Laboratory Diagnosis
● Giemsa stained peripheral blood smear. (diagnostic method
of choice for microfilariae).
● Light infections- blood specimen (approx. 1ml ) immersed
in 10 ml of a 2% formalin solution to lyse RBC.
● Optimal sampling collection at night, for species that
demonstrate nocturnal periodicity (usually wuchereria).
● Ideal time for collection are between 9:00 pm to 4:00 am
(the peak period for the appearance of mosquito vector)
● Antigen detection and serological test.
Treatment:
● Diethylcarbamazine (DEC) and Ivermectin in
combination with albendazole.
● Higher dose is necessary to kill adult worms.
● Microsurgery to remove parasites from the lymphatics.
● Anti inflammatory drugs, elastic bandages and elevation
of the involved limbs may help to reduce the size.

Prevention and Control


● The WHO Division of Control of Tropical Diseases
recommend mass treatment in the endemic areas.
● Filariasis control program was implemented in 2001.
● Mosquito nets and repellents, vector control.
Intestinal-Tissue Nematode

Trichinella spiralis (muscle worm. Trichina worm)


Important Properties and Life Cycle
● 2 important morphologic form: Larva and adult worm.
● Larvae has a coiled appearance and encysts in muscle tissues, surrounded by
muscle cells call nurse cells.
● Pig- usual host
● Ingestion of improperly cooked or raw pork meat with encysted larva.
● Larvae are released from the cysts with exposure to gastric acid and pepsin,
invade intestinal mucosa and matured into adult worms.
● After mating, the gravid female gives birth in the intestinal submucosa.
● Has NO egg stage.
● Larvae migrate through the bloodstream and localize to striated muscles
where they undergo encystation.
Epidemiology and Pathogenesis
● Worldwide, especially in Europe and United States, where meat can be eaten raw.
● Other animals include bear, walrus, and rodents can be infected other than the pig.
● Harboring hundreds or more worms are usually symptomatic.
● Encystation of the larvae may lead to inflammation, then granuloma formation which
can be later calcified.

Disease: Trichinosis, Trichinellosis


● Divided into three phases:
1. Enteric phase- intestinal phase, manifest diarrhea, abdominal pain, and vomiting.
2. Invasion- (larval migration and muscle) any organ with striated muscle will be the target.
- Symptoms include: periorbital and facial edema, conjunctivitis, fever, muscle pain,
splinter hemorrhages, rashes, and peripheral eosinophilia.
- Involvement of the heart can lead to life threatening myocarditis

3. Convalescent- (encystation and encapsulation stage of larva)- Manifestations start to decline.

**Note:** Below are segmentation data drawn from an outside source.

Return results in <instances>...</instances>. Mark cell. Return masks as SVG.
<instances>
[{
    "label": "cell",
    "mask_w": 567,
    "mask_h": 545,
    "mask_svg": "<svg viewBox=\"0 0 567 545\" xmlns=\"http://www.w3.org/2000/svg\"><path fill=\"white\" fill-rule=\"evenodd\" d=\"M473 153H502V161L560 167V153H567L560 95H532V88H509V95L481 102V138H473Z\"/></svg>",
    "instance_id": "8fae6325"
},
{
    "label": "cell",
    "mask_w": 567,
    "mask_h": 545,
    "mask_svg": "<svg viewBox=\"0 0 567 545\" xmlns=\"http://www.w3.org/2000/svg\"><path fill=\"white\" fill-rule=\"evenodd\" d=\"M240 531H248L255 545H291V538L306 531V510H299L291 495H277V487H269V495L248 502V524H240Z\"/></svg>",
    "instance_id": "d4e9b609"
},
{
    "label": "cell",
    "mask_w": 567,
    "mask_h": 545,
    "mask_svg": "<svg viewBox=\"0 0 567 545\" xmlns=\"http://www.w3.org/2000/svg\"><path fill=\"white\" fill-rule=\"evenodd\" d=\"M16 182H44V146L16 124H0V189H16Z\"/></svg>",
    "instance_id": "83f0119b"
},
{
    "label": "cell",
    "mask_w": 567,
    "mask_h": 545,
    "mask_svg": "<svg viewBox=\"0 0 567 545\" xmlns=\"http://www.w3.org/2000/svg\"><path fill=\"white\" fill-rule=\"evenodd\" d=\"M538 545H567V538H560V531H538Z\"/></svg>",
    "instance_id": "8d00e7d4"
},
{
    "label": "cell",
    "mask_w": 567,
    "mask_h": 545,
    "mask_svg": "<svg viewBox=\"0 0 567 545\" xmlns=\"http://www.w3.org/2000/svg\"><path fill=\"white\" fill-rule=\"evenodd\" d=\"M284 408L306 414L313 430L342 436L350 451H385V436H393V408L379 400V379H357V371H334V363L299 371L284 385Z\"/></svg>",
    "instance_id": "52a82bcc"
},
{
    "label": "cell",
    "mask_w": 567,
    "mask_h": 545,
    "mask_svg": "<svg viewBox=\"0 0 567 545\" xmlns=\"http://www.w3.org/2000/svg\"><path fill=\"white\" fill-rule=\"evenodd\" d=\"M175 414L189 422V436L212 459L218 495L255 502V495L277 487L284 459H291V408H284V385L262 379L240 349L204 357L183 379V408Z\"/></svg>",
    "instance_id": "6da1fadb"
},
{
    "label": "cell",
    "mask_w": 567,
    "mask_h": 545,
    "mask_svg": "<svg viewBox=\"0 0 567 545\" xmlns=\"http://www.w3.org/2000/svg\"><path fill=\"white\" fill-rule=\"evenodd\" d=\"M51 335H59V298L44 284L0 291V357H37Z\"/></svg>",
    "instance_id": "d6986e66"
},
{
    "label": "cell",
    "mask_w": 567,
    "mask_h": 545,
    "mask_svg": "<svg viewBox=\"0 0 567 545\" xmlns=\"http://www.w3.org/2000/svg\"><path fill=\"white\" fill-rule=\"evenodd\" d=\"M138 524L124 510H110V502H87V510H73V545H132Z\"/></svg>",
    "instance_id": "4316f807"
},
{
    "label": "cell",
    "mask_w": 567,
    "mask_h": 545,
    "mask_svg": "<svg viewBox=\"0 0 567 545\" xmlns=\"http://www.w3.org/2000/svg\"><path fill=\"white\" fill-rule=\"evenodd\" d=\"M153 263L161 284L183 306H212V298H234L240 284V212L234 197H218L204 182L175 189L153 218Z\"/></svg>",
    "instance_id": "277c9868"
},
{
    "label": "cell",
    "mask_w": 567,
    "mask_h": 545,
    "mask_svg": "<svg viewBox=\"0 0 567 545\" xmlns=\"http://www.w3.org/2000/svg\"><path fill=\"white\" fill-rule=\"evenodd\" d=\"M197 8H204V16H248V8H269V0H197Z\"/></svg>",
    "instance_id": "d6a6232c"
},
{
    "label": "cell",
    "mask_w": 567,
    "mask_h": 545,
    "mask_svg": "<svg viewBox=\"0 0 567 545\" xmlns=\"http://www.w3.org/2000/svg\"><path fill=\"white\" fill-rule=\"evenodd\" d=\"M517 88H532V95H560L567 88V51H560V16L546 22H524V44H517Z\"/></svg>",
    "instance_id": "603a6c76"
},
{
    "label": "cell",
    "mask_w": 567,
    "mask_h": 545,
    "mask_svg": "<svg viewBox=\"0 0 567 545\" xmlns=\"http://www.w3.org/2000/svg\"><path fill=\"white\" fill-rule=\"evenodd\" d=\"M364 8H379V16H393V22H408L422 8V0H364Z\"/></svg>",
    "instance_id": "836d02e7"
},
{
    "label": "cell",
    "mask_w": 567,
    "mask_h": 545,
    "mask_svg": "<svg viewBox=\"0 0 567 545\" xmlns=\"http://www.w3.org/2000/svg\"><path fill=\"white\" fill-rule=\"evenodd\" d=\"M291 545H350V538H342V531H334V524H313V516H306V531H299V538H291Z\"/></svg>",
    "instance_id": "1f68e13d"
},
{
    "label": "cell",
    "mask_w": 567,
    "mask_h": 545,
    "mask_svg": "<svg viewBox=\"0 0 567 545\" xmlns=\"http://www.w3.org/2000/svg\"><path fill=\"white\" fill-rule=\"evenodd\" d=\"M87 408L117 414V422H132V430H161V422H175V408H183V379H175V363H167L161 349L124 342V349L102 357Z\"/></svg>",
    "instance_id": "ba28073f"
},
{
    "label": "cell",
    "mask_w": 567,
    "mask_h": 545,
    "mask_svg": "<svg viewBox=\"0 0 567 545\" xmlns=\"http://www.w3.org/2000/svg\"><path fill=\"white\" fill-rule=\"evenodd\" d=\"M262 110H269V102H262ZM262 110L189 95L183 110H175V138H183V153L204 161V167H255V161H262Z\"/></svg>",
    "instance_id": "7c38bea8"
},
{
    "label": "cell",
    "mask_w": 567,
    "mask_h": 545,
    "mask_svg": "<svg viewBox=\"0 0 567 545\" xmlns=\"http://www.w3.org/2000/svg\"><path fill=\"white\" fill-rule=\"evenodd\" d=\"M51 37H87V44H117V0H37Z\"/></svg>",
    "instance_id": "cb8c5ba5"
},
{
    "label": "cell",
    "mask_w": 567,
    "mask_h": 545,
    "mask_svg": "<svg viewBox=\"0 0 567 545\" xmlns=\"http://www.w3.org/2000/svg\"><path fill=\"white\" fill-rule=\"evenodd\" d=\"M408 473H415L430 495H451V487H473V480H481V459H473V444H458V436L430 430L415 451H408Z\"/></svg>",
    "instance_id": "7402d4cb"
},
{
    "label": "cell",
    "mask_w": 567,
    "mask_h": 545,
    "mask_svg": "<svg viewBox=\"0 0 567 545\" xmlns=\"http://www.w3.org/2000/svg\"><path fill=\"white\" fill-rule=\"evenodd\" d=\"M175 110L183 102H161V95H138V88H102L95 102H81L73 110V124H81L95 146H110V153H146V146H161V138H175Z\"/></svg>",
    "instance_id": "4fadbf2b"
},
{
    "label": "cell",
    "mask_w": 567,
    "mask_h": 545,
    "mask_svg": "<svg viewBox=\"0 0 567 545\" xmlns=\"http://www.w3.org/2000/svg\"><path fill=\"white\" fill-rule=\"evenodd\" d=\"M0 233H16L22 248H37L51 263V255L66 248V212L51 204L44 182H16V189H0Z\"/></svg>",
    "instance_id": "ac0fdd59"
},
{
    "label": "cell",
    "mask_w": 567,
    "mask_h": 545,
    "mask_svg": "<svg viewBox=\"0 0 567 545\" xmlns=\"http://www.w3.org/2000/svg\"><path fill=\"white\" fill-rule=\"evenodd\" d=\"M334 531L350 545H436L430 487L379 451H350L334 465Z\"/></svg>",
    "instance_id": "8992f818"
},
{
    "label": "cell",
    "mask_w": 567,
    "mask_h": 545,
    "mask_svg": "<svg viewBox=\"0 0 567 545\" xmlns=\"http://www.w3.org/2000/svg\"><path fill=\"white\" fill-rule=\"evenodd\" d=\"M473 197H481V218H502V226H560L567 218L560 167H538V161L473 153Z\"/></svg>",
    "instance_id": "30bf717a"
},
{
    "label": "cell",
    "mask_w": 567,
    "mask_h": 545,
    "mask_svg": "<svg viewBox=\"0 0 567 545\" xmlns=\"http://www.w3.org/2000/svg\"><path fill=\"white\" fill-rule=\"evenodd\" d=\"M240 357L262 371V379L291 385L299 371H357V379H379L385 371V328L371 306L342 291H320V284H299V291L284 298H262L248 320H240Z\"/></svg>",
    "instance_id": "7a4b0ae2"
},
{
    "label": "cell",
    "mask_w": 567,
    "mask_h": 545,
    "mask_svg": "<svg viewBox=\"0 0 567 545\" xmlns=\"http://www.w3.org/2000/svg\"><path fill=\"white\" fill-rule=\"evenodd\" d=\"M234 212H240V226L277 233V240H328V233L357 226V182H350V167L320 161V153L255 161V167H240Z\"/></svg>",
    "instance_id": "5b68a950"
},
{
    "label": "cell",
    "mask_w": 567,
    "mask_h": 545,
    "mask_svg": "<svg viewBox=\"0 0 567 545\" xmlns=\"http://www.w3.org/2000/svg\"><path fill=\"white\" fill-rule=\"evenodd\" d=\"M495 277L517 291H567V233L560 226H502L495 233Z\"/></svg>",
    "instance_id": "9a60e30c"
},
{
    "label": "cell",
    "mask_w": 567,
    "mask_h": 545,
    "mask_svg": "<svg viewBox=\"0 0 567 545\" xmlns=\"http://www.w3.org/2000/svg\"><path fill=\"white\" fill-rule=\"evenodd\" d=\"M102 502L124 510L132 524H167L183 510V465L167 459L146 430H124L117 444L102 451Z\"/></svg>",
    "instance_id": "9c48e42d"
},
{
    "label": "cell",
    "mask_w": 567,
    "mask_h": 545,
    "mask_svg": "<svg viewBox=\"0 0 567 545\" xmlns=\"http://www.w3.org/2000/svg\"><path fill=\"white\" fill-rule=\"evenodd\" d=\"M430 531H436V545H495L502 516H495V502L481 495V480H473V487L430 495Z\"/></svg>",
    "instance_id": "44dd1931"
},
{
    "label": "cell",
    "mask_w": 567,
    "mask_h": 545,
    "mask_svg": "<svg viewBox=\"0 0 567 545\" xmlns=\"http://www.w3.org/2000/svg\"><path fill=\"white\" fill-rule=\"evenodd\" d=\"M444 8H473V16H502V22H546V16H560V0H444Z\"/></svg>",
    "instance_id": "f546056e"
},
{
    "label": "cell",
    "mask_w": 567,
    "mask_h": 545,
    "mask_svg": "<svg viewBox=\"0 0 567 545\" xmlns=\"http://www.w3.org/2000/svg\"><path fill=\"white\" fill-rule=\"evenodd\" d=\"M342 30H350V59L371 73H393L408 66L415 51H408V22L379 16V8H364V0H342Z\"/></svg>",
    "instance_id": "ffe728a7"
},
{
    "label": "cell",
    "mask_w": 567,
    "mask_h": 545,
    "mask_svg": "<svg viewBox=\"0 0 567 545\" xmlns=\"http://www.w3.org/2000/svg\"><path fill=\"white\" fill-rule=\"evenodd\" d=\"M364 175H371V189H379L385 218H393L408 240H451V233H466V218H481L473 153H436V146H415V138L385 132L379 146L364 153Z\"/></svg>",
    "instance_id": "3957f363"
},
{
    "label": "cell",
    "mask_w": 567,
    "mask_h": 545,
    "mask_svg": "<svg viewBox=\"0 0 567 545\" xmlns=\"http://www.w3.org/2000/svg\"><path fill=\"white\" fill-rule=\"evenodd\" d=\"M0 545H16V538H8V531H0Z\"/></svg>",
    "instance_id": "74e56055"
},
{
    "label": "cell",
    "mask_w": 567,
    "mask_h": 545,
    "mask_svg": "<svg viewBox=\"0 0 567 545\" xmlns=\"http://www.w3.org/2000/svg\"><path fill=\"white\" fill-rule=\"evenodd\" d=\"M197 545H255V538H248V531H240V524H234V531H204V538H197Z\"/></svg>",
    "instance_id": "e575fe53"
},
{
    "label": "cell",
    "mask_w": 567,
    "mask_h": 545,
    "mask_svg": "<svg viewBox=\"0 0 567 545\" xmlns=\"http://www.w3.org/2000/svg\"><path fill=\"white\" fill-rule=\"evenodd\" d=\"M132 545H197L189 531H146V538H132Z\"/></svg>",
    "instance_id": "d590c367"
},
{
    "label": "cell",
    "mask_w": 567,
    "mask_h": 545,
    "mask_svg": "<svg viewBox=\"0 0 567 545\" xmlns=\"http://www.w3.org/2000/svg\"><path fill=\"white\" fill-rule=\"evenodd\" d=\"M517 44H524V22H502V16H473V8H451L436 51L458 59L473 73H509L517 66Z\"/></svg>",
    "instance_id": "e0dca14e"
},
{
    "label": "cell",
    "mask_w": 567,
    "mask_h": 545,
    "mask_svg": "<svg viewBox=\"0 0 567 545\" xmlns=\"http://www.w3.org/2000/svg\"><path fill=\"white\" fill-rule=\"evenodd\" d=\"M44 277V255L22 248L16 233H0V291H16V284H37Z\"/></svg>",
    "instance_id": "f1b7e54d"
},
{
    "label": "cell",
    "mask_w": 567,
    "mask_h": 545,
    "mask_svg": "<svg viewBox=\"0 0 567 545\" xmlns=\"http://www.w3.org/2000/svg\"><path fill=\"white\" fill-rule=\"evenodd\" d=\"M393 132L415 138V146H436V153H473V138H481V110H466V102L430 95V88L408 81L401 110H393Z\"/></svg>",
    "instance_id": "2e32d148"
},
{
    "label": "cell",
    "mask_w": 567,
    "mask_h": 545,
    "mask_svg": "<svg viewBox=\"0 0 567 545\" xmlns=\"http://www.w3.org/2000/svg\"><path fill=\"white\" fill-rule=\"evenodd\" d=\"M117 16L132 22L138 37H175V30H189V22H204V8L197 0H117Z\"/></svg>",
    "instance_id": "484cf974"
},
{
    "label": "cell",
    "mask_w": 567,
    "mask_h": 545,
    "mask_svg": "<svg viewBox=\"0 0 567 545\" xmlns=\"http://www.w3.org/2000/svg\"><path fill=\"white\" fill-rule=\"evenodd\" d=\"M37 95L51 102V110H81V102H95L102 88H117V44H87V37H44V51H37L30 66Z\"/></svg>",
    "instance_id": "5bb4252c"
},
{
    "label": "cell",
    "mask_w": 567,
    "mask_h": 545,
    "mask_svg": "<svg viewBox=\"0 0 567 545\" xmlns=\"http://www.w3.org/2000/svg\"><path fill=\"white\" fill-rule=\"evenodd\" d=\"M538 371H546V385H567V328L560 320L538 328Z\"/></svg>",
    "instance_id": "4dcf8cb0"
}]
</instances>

- Self-limiting, hence full recovery is expected.
- Rare cause of death are congestive heart failure and respiratory paralysis.
Laboratory Diagnosis
● Muscle Biopsy specimen- encysted larva
● Blood exam results in eosinophilia, leukocytosis, and elevated serum muscle enzyme
level (lactate dehydrogenase, aldolase, creatinine phosphokinase)
● False negative in early infection.

Treatment
● Self-limiting and therefore does not require medication.
● Bed rest, analgesics, antipyretics to relieve muscle pain and fever.
● Corticosteroids may be given for severe infection
● Thiabendazole during early stages of the disease, specially during first week, to
kill adult worms, no effect on larvae.

Prevention and control


● Health education.
● Cook meat adequately
● Freezing meat may kill encysted larvae
● Strict meat inspection and keeping pigs and other farm animals in rat-free pens.